Opinion
October 25, 1990
Appeal from the Supreme Court, Rensselaer County (McDermott, J.).
Yesawich, Jr., J.
In January 1988, plaintiff instituted a medical malpractice suit against defendants alleging that surgery on his knee, undergone in October 1985, and preoperative, intraoperative and postoperative care and treatment which plaintiff received therefor, were negligently performed. Defendants, answering separately, made various discovery demands, including requests for a verified bill of particulars. When plaintiff failed to comply, defendants moved to compel disclosure. Thirty-day conditional preclusion orders were thereafter entered with plaintiff's consent in June and early July 1988. Due to law office failure, the requested information was not forthcoming and defendants then separately moved for summary judgment dismissing the complaint. Plaintiff made two cross motions to, inter alia, compel defendants to accept his verified bill of particulars and other responses to the discovery demands. In two orders, Supreme Court found that law office failure excused the noncompliance, denied defendants' motions and granted plaintiff's cross motions.

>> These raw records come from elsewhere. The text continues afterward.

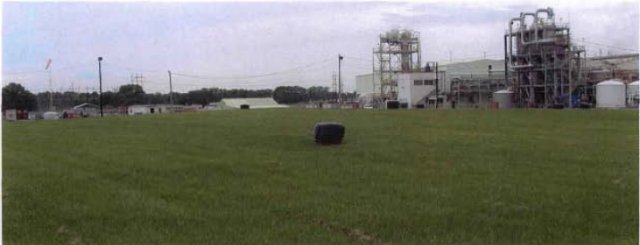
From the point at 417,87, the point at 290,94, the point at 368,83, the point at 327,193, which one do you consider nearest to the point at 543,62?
the point at 417,87

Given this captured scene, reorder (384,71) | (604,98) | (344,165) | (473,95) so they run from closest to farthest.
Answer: (344,165) < (604,98) < (473,95) < (384,71)

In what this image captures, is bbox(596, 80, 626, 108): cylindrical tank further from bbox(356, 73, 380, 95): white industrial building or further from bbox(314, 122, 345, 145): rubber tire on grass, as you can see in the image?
bbox(314, 122, 345, 145): rubber tire on grass

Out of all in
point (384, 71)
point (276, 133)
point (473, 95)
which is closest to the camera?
point (276, 133)

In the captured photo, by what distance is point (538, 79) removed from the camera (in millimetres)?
63562

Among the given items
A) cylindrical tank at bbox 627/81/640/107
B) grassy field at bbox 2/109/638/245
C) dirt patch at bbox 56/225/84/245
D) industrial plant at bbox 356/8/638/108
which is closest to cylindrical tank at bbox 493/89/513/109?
industrial plant at bbox 356/8/638/108

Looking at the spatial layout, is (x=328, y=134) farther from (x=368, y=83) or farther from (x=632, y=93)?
(x=368, y=83)

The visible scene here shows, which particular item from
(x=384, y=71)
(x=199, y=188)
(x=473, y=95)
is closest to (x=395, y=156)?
(x=199, y=188)

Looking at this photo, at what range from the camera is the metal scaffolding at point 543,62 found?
6106 centimetres

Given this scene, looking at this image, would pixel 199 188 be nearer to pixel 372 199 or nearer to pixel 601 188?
pixel 372 199

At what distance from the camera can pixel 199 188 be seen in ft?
32.1

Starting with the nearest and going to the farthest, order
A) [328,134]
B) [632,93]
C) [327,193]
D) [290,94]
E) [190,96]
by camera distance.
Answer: [327,193] → [328,134] → [632,93] → [190,96] → [290,94]

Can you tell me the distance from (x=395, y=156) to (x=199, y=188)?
187 inches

The medical malpractice charged includes, for example, an "improperly conducted * * * exploration of the right knee with resection of scar, elevation of tibial tubercle with local bone and quadriceps plasty", which is clearly not a matter within a layperson's ordinary experience. An affidavit of merit from a medical expert was accordingly essential (see, Fiore v. Galang, 64 N.Y.2d 999, 1001; Quigley v. Jabbur, 124 A.D.2d 398, 399; Amendolare v. Piontkowski, 118 A.D.2d 529; see also, Duque v Ortiz, 154 A.D.2d 333, 334). As no such affidavit was forthcoming, we are obliged to reverse.
Plaintiff's suggestion, that either the certificate of merit served pursuant to CPLR 3012-a or his proposed verified bill of particulars obviates the need to provide a medical affidavit, has no basis in either case or statutory law. That is understandable, we think, for a certificate of merit does not demonstrate the meritoriousness of a claim, it merely ensures that counsel has satisfied himself that "there is a reasonable basis for the commencement of [an] action" (CPLR 3012-a [a] [1]), and a bill of particulars does nothing more than amplify the pleadings (Siegel, Practice Commentaries, McKinney's Cons Laws of N.Y., Book 7B, CPLR C3041:2, at 622 [1974 ed]).
Orders reversed, on the law, without costs, defendants' motions granted and complaint dismissed. Mahoney, P.J., Casey, Weiss, Yesawich, Jr., and Mercure, JJ., concur.